_Task statement_. From the first line through the last, transcribe the listing word for word.

_Data listing_.
+ + +

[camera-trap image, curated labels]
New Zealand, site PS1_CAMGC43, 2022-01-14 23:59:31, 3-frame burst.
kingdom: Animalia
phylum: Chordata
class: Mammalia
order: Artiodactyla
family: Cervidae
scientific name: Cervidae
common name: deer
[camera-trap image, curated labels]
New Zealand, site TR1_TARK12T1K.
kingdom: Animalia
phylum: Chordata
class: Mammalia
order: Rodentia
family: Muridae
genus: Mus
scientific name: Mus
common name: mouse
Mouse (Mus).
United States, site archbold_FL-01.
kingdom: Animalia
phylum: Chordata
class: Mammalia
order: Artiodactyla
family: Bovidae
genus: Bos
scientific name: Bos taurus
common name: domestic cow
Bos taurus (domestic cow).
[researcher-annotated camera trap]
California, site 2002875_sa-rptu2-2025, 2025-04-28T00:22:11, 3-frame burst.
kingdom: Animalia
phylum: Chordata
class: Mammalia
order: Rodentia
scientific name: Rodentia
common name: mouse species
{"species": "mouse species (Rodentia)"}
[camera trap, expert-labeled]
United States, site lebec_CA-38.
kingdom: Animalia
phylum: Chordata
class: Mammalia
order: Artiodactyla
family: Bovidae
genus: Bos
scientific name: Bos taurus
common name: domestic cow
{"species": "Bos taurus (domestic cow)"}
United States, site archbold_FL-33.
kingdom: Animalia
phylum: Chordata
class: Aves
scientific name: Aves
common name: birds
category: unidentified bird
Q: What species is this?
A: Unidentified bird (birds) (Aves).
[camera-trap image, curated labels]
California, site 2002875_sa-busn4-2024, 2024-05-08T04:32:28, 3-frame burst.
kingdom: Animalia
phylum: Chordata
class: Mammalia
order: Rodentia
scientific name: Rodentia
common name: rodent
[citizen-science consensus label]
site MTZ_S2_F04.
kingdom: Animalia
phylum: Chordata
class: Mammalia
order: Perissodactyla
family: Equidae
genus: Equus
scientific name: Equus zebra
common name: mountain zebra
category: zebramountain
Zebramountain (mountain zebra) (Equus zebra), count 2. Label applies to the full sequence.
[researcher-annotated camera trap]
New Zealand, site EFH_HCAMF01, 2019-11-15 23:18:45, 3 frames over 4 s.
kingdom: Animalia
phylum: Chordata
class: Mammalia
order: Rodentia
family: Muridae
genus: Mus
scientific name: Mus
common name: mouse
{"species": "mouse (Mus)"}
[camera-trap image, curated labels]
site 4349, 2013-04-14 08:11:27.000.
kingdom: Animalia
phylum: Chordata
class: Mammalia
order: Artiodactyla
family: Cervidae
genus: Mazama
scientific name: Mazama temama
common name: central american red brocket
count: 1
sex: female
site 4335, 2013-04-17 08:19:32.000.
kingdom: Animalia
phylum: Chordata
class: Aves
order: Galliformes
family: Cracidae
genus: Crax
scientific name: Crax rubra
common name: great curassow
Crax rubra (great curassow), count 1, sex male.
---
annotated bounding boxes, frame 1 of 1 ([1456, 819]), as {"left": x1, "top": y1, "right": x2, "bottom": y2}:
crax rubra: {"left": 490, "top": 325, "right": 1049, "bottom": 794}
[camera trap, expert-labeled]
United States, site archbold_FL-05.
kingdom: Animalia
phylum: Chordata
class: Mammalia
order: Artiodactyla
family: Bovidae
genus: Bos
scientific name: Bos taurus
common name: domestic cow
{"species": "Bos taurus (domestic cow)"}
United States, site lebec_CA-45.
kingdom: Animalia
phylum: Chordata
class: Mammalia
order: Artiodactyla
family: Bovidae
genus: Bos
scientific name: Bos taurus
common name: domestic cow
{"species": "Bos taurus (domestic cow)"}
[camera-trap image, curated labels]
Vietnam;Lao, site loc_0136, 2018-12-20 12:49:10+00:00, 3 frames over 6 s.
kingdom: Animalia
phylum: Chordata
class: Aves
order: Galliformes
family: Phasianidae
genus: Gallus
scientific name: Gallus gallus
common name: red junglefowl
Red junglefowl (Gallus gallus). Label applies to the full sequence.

+ + +

_Your solution_.
[camera-trap image, curated labels]
New Zealand, site PS1_CAMGC43, 2022-01-14 23:59:31, 3-frame burst.
kingdom: Animalia
phylum: Chordata
class: Mammalia
order: Artiodactyla
family: Cervidae
scientific name: Cervidae
common name: deer
[camera-trap image, curated labels]
New Zealand, site TR1_TARK12T1K.
kingdom: Animalia
phylum: Chordata
class: Mammalia
order: Rodentia
family: Muridae
genus: Mus
scientific name: Mus
common name: mouse
Mouse (Mus).
United States, site archbold_FL-01.
kingdom: Animalia
phylum: Chordata
class: Mammalia
order: Artiodactyla
family: Bovidae
genus: Bos
scientific name: Bos taurus
common name: domestic cow
Bos taurus (domestic cow).
[researcher-annotated camera trap]
California, site 2002875_sa-rptu2-2025, 2025-04-28T00:22:11, 3-frame burst.
kingdom: Animalia
phylum: Chordata
class: Mammalia
order: Rodentia
scientific name: Rodentia
common name: mouse species
{"species": "mouse species (Rodentia)"}
[camera trap, expert-labeled]
United States, site lebec_CA-38.
kingdom: Animalia
phylum: Chordata
class: Mammalia
order: Artiodactyla
family: Bovidae
genus: Bos
scientific name: Bos taurus
common name: domestic cow
{"species": "Bos taurus (domestic cow)"}
United States, site archbold_FL-33.
kingdom: Animalia
phylum: Chordata
class: Aves
scientific name: Aves
common name: birds
category: unidentified bird
Q: What species is this?
A: Unidentified bird (birds) (Aves).
[camera-trap image, curated labels]
California, site 2002875_sa-busn4-2024, 2024-05-08T04:32:28, 3-frame burst.
kingdom: Animalia
phylum: Chordata
class: Mammalia
order: Rodentia
scientific name: Rodentia
common name: rodent
[citizen-science consensus label]
site MTZ_S2_F04.
kingdom: Animalia
phylum: Chordata
class: Mammalia
order: Perissodactyla
family: Equidae
genus: Equus
scientific name: Equus zebra
common name: mountain zebra
category: zebramountain
Zebramountain (mountain zebra) (Equus zebra), count 2. Label applies to the full sequence.
[researcher-annotated camera trap]
New Zealand, site EFH_HCAMF01, 2019-11-15 23:18:45, 3 frames over 4 s.
kingdom: Animalia
phylum: Chordata
class: Mammalia
order: Rodentia
family: Muridae
genus: Mus
scientific name: Mus
common name: mouse
{"species": "mouse (Mus)"}
[camera-trap image, curated labels]
site 4349, 2013-04-14 08:11:27.000.
kingdom: Animalia
phylum: Chordata
class: Mammalia
order: Artiodactyla
family: Cervidae
genus: Mazama
scientific name: Mazama temama
common name: central american red brocket
count: 1
sex: female
site 4335, 2013-04-17 08:19:32.000.
kingdom: Animalia
phylum: Chordata
class: Aves
order: Galliformes
family: Cracidae
genus: Crax
scientific name: Crax rubra
common name: great curassow
Crax rubra (great curassow), count 1, sex male.
---
annotated bounding boxes, frame 1 of 1 ([1456, 819]), as {"left": x1, "top": y1, "right": x2, "bottom": y2}:
crax rubra: {"left": 490, "top": 325, "right": 1049, "bottom": 794}
[camera trap, expert-labeled]
United States, site archbold_FL-05.
kingdom: Animalia
phylum: Chordata
class: Mammalia
order: Artiodactyla
family: Bovidae
genus: Bos
scientific name: Bos taurus
common name: domestic cow
{"species": "Bos taurus (domestic cow)"}
United States, site lebec_CA-45.
kingdom: Animalia
phylum: Chordata
class: Mammalia
order: Artiodactyla
family: Bovidae
genus: Bos
scientific name: Bos taurus
common name: domestic cow
{"species": "Bos taurus (domestic cow)"}
[camera-trap image, curated labels]
Vietnam;Lao, site loc_0136, 2018-12-20 12:49:10+00:00, 3 frames over 6 s.
kingdom: Animalia
phylum: Chordata
class: Aves
order: Galliformes
family: Phasianidae
genus: Gallus
scientific name: Gallus gallus
common name: red junglefowl
Red junglefowl (Gallus gallus). Label applies to the full sequence.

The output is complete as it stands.